[TASK DESCRIPTION]
Search the records for the string "States", and show each line where it appears.

BEGIN TASK INPUT

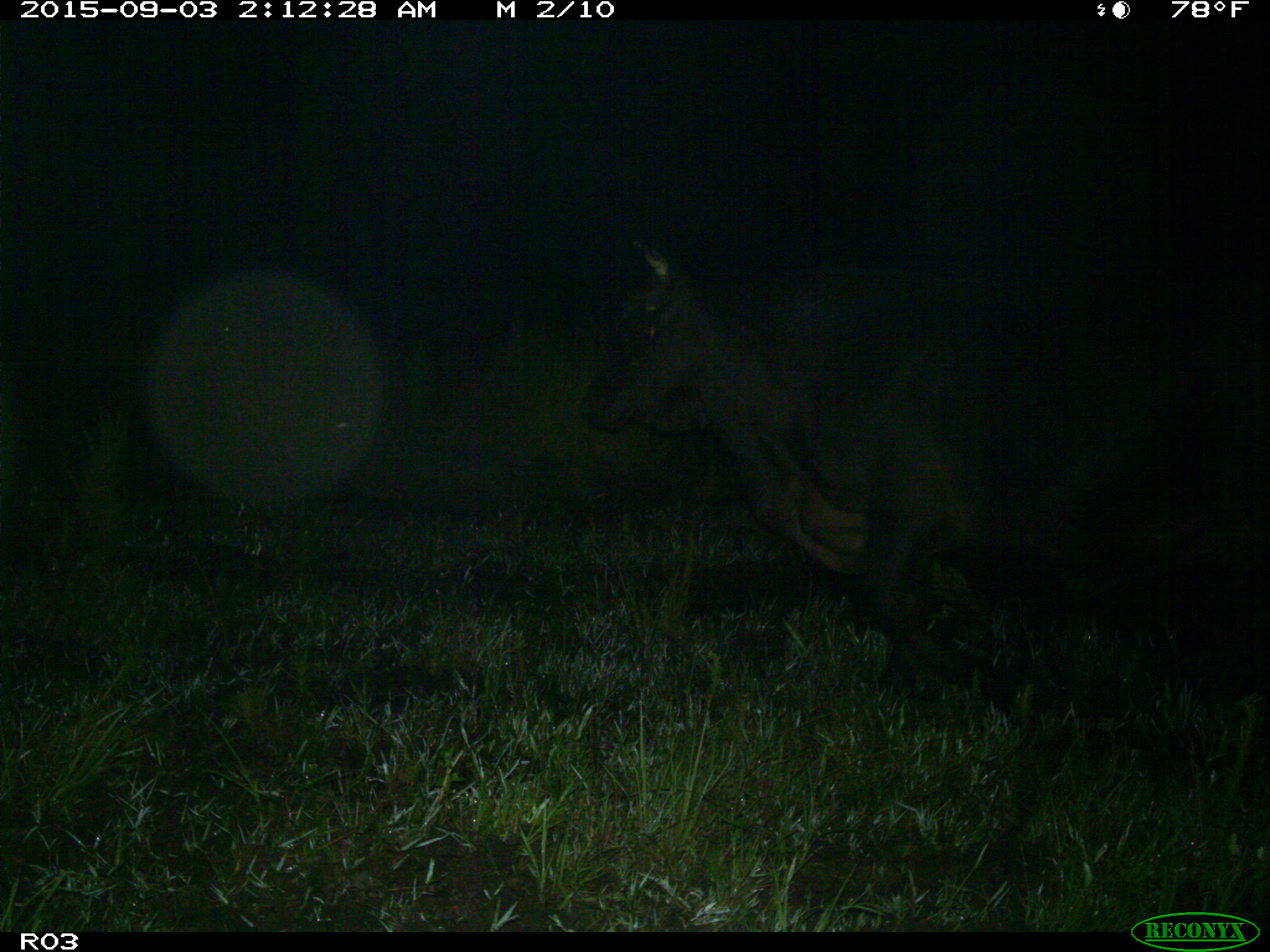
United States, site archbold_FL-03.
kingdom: Animalia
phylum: Chordata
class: Mammalia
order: Artiodactyla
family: Bovidae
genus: Bos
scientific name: Bos taurus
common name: domestic cow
Bos taurus (domestic cow).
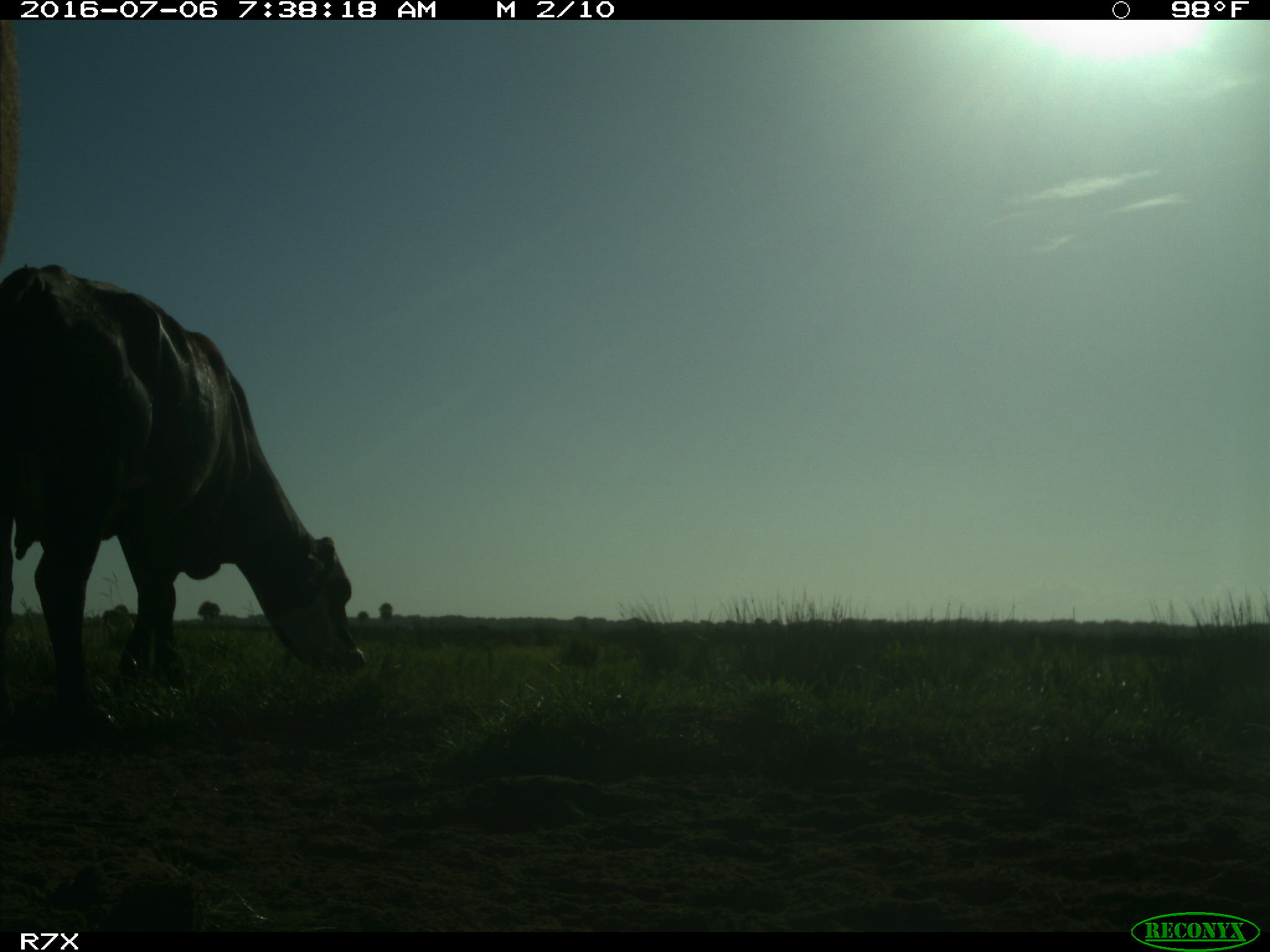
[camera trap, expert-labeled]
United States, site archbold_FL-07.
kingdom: Animalia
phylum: Chordata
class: Mammalia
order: Artiodactyla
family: Bovidae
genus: Bos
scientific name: Bos taurus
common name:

END TASK INPUT

[RESULT OF THIS TASK]
United States, site archbold_FL-03.
United States, site archbold_FL-07.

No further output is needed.